-------- Page extract --------

Library quality control and sequencing

Before sequencing, libraries were quantified by qPCR using either the NEBNext Library Quant kit (New England Biolabs, E7630S) or the KAPA Library Quantification Kit (scRNA-seq libraries only; Roche, 07960298001). Size distribution of the obtained libraries was assessed using the Agilent 2100 Bioanalyzer. Sequencing depths of the libraries are listed in Supplementary Data 1.

scRNA-seq processing

Raw sequencing data were converted to fastqs using cellranger mkfastq (10x Genomics, v3.1.0). scRNA reads were aligned to the GRCm38 reference genome (mm10) and quantified using cellranger count (10x Genomics, v3.1.0).

scRNA-seq quality control

We removed low-informative cells by filtering cells with less than 1,000 genes or 2,500 UMIs per cell detected. To lower doublet representation, we filtered cells with more than 7,000 genes per cell detected and the top 4% cells (estimated doublet percentage) with the highest number of UMIs. Finally, to remove any potential dead cells, we filtered cells that have more than 10% mitochondrial counts.

scRNA-seq clustering and dimensionality reduction

Seurat (v3.1.5)58 was used to further process the cells passing the quality-control (QC) filters. After log transformation, feature selection using variance stabilizing transformation (top 2,000 most highly variable genes) and linear transformation, principal-component analysis was performed using the first 20 dimensions. After dimensionality reduction, Harmony59 was used to correct the batch effect between the two biological replicates. Next, we applied Louvain clustering (resolution = 0.3, n.start = 100, n.iter = 500) and visualized the data using UMAP (min.dist = 0.5, spread = 1, n.epochs = 500). As they represent very few cells, the microglia and mural clusters were further manually identified based on the UMAP projection and the subclustering of the NSC cluster. Cluster identify was determined based on the top 40 differentially expressed genes (MAST60, minimum log fold change of 0.25 and expressed in at least 25% of the cells in the cluster)

-------- Raw data --------

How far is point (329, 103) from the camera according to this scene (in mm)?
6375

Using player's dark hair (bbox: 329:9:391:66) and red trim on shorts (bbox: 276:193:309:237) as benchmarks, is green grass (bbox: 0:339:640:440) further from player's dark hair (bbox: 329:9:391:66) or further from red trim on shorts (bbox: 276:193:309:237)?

--------

### Tasks and exercises
1) According to the methods text, what percentage of mitochondrial counts led to a cell being filtered out as potentially dead?
2) Reproduce the methods text from "Library quality control" to "count (10x Genomics, v3.1.0).".

### Answers for the exercise
1) More than 10%.

2)
Library quality control and sequencing

Before sequencing, libraries were quantified by qPCR using either the NEBNext Library Quant kit (New England Biolabs, E7630S) or the KAPA Library Quantification Kit (scRNA-seq libraries only; Roche, 07960298001). Size distribution of the obtained libraries was assessed using the Agilent 2100 Bioanalyzer. Sequencing depths of the libraries are listed in Supplementary Data 1.

scRNA-seq processing

Raw sequencing data were converted to fastqs using cellranger mkfastq (10x Genomics, v3.1.0). scRNA reads were aligned to the GRCm38 reference genome (mm10) and quantified using cellranger count (10x Genomics, v3.1.0).